I go there by different modes of transportation: walking, riding my bike or car. I walk in the park mostly during fall, spring and summer. I don’t go there much in the winter⎯only a couple of times when it’s not freezing.
I have two favorite trails: one is a .75 mile trail tree covered trail that circles the nature center, and another is a 4.1 bike and walking trail which is more open and sunny. You see more animals on the trail by the Nature Center. I’m guessing they like to hang out there because it’s more woodsy.
The walking trail is a relatively level path, but there’s one good hill. Sometimes I speed down that hill on my bike. When I”m doing that I feel like I’m 10 years old. I feel joy!

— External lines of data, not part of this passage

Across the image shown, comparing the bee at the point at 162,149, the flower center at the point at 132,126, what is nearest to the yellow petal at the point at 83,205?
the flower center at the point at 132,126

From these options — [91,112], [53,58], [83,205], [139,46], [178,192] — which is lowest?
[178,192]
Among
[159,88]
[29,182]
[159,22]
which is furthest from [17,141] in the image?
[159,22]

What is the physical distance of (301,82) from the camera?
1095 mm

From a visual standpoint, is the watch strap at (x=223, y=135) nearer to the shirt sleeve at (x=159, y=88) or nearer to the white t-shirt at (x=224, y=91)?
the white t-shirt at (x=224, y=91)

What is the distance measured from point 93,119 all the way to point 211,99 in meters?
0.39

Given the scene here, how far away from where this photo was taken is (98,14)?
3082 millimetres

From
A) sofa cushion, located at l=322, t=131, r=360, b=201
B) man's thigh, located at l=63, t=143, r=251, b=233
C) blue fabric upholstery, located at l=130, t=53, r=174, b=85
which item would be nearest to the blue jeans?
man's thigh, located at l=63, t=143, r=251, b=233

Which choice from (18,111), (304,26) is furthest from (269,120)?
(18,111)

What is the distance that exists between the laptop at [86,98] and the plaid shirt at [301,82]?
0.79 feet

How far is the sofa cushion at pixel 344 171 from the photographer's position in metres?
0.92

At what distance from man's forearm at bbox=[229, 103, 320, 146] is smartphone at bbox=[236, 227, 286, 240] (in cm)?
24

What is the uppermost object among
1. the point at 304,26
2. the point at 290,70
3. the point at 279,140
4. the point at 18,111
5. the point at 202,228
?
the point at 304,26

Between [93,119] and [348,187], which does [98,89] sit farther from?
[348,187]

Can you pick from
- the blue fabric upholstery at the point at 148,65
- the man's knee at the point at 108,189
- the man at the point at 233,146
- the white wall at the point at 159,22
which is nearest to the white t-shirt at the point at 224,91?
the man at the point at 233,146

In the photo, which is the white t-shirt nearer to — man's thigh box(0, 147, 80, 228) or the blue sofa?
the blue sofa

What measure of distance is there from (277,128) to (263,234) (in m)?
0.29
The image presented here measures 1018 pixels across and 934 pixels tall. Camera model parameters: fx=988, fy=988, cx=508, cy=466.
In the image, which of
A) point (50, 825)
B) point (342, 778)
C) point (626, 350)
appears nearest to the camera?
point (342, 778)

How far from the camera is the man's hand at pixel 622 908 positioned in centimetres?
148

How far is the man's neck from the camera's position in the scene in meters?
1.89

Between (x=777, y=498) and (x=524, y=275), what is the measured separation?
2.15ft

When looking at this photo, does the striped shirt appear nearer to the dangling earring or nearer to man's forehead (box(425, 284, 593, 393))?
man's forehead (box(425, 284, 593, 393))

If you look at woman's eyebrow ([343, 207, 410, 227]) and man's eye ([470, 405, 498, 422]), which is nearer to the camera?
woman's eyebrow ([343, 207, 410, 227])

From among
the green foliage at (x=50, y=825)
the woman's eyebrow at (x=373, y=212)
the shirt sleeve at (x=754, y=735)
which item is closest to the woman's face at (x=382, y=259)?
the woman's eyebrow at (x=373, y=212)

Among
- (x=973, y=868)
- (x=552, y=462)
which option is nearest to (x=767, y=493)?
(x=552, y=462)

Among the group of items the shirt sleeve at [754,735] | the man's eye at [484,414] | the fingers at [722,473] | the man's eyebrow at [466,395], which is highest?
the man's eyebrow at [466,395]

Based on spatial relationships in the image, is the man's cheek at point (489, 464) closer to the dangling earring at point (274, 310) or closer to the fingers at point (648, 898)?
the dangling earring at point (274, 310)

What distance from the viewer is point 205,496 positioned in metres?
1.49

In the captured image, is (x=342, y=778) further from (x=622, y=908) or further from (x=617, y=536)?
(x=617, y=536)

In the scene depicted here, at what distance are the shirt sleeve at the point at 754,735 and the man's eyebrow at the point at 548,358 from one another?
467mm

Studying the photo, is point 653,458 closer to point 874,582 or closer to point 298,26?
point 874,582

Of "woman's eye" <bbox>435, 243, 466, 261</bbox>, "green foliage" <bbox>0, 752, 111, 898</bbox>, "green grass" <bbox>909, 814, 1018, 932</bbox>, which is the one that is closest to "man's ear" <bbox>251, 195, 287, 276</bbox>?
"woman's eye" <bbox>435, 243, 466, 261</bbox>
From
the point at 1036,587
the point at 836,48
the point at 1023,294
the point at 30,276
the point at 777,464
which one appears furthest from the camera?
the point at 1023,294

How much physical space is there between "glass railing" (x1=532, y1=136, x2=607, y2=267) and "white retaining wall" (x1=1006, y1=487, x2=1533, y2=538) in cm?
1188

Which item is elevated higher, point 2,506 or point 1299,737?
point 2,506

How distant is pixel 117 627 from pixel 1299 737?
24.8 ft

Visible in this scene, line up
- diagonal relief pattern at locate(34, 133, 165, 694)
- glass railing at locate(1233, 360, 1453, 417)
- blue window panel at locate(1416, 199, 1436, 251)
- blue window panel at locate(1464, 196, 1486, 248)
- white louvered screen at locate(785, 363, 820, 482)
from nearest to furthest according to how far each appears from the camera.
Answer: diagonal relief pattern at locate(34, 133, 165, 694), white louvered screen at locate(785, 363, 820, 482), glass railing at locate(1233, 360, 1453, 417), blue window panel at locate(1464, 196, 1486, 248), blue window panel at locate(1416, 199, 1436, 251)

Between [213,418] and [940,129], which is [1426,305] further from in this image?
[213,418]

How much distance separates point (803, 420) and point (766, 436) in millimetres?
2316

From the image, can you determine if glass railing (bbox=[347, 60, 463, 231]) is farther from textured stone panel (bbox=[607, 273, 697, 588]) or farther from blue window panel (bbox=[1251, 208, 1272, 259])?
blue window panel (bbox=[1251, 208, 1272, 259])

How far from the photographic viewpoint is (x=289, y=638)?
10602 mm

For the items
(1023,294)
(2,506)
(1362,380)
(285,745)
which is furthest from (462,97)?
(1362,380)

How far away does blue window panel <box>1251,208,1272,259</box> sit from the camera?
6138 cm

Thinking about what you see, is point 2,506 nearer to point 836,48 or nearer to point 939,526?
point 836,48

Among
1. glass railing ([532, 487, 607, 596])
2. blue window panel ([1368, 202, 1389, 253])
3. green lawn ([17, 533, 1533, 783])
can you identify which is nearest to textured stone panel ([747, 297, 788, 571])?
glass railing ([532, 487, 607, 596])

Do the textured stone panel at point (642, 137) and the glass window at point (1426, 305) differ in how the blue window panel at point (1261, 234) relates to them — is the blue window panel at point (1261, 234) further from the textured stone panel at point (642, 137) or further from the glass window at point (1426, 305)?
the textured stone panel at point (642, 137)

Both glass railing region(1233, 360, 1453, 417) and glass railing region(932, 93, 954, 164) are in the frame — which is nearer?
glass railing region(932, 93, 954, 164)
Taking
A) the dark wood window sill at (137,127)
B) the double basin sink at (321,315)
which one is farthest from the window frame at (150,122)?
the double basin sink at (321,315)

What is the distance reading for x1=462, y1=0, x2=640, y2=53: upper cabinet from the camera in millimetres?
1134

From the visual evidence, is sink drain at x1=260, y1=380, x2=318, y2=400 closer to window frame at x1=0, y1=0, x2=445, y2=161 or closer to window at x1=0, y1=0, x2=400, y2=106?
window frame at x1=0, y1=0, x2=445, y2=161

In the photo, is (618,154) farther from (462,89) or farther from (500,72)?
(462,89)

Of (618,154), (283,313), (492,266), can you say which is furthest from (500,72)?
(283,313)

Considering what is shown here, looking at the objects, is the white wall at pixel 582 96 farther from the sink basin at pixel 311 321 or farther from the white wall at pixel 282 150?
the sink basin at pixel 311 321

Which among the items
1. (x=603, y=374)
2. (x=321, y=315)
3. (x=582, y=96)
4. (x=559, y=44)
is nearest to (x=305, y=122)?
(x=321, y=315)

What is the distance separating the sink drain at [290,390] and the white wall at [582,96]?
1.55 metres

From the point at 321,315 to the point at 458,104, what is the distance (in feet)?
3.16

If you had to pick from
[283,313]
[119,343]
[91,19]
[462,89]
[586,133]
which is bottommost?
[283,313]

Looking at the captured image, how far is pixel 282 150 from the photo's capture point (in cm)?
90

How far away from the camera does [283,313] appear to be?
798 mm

I like to watch the young mothers and fathers pedaling their bikes with their kids attached to the back of their bikes in a covered contraption. Often, you’ll see a jogger pushing their kids in a stroller while they jog. All the kids seem to be enjoying the ride.
I usually visit the Nature Center before I take my walk. It’s a little building with some displays and a big window where you can view nature doing its own thing. Sometimes, when you look out the window, you’ll spot a hawk or an unusual colored bird eating the food in the feeders. Sometimes, you’ll spot other animals. I’ve seen minks, possums, raccoons, and mice.
There’s a lot of different people sitting around the nature center watching the animals. There’s a big window where we can all watch the animals eating the seeds and drinking the water left by the park rangers. The little kids are almost more fun to watch than the animals. They like to point at the animals out the window. It’s the joy of discovery; it seems to make them so happy.
” Mommy, that bird likes me. He’s looking at me,” one little guy recently said to his mom.
“Yes he does,” she agreed.
Today when I went on my walk around the Nature center, there was a deafening high sound. It was the peepers (frogs) looking for mates. I’d never heard that sound before. When I asked the guide how long it lasts. “Until they all find mates.”
The people who visit the park remind me of the animals. When it’s a nice day, they all become active and materialize. Today, many were wearing summer garb because it was a lovely spring day.
The park gave me a luxurious feeling: there’s nothing like the feel of the warm sun. When I got out of the range of the peepers, I felt the soft sweet wind.
I get a little sad in the fall when I see the leaves starting to turn colors because I know what’s next. Winter with her cold temperatures and snow. But mother nature is full of surprises. This year I kept waiting for the snow, but it never fell.
I never counted how many times I’ve walked around the trail. It must be in the hundreds. I never know if I’m going to spot a deer family. There’s something fun about coming across a free wild animal. Maybe it’s because you never know when it’s going to happen. If they get too close, I get a little nervous. After all, they are wild animals.
As a young mother, I used to take my kids to the very same park. The fancy playground they have up now wasn’t there at the time. It was just swings and a slide, but it was enough for them. I find it hard to believe that part of my life ever existed. I sometimes wonder when it ended. It seems like you should be able to record the date on a calendar or write it in a book. But life isn’t like that.
Sometimes my grown-up children will humor me by accompanying me to the park. The last time I went with two of them, my daughter said, “look mom!” She pointed at a barn owl, sitting in a tree during the day.
I was as excited as a little kid. I’d looked for them on owl walks, but never spotted one before. I got up really close, and we stared at each other.
“Where you been hiding?” I asked. He just kept staring, and even moved his head from side to side.
If I moved from my house, I think the park is the thing I’d miss the most.